# Given records
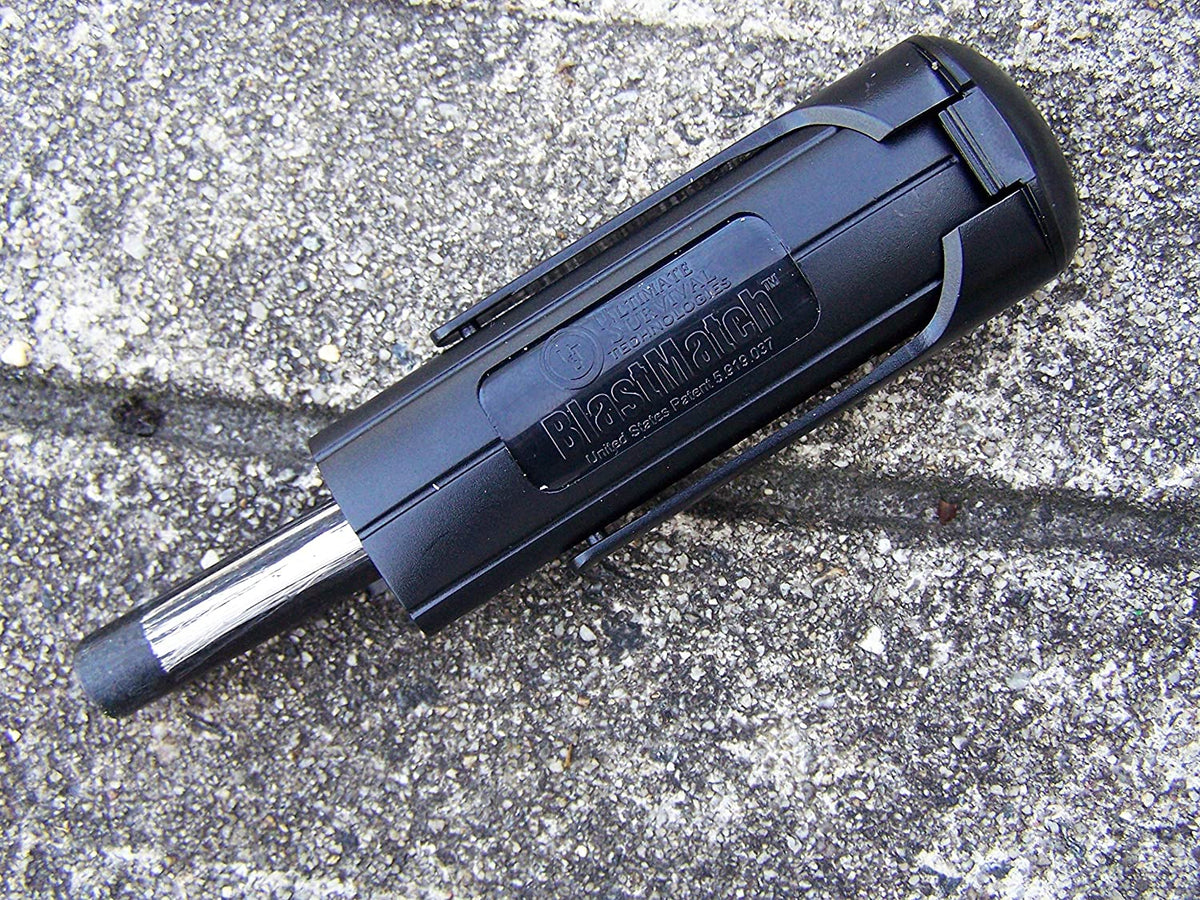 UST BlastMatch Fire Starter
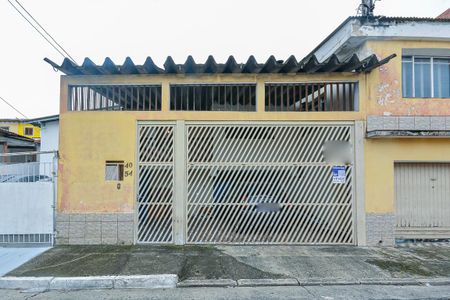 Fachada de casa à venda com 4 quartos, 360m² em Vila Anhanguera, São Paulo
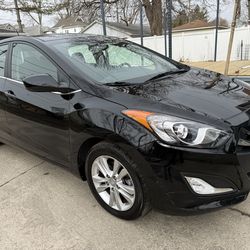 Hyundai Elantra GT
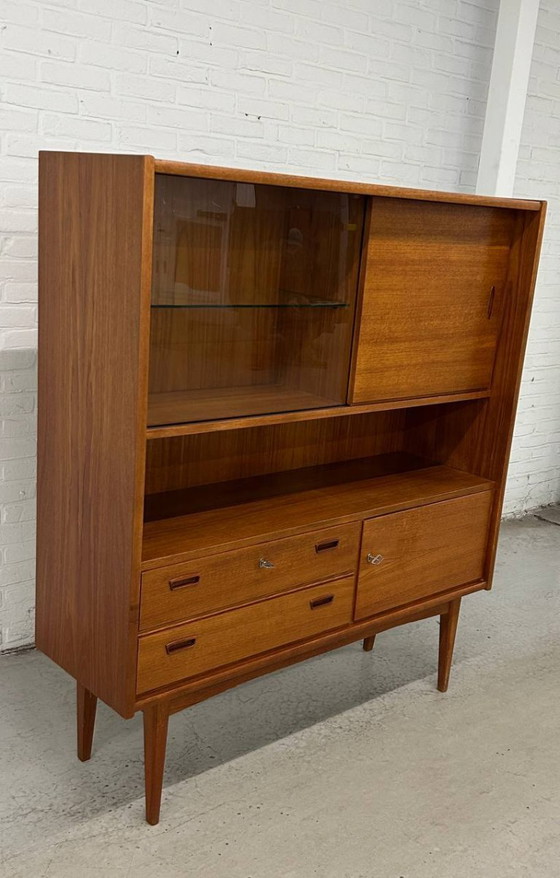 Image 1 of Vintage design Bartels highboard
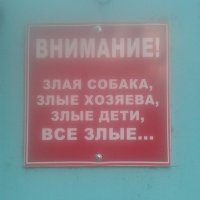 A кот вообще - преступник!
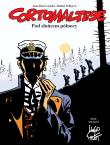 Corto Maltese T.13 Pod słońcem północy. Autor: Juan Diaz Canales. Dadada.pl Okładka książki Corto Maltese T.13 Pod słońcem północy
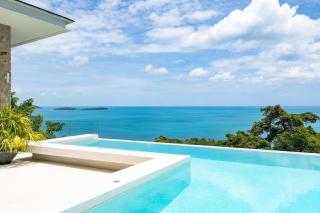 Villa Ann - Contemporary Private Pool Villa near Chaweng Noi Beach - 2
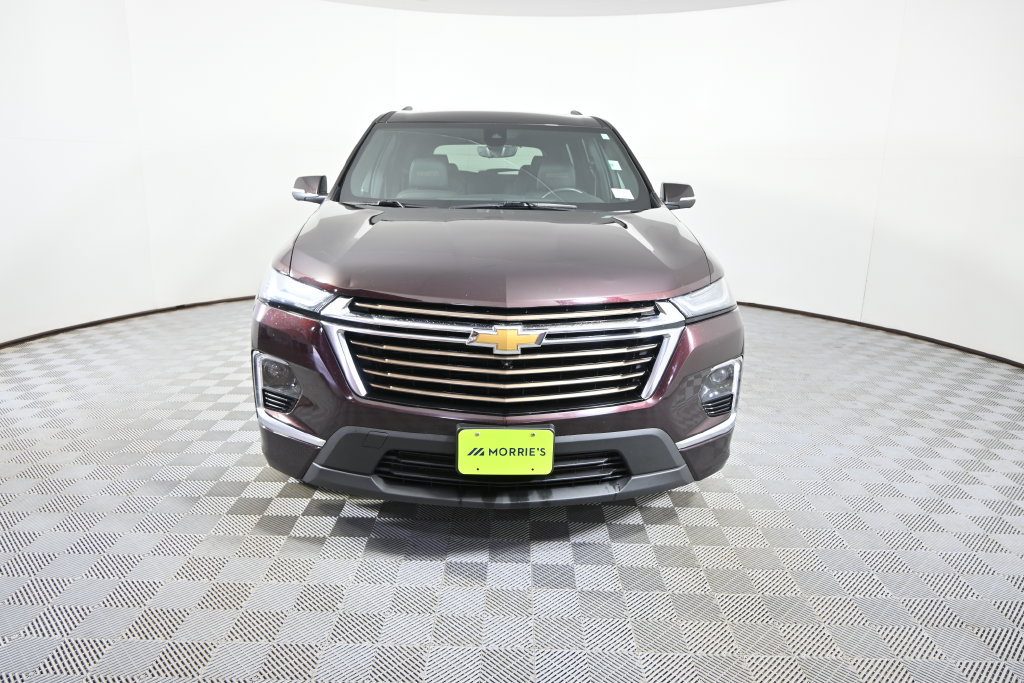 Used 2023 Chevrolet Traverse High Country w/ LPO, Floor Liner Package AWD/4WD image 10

# What the task requires
Your task is to reproduce the entries above word for word, from the first line through the line with "A кот вообще - преступник!", and please leave out any pictures.

# Written answer
 UST BlastMatch Fire Starter
 Fachada de casa à venda com 4 quartos, 360m² em Vila Anhanguera, São Paulo
 Hyundai Elantra GT
 Image 1 of Vintage design Bartels highboard
 A кот вообще - преступник!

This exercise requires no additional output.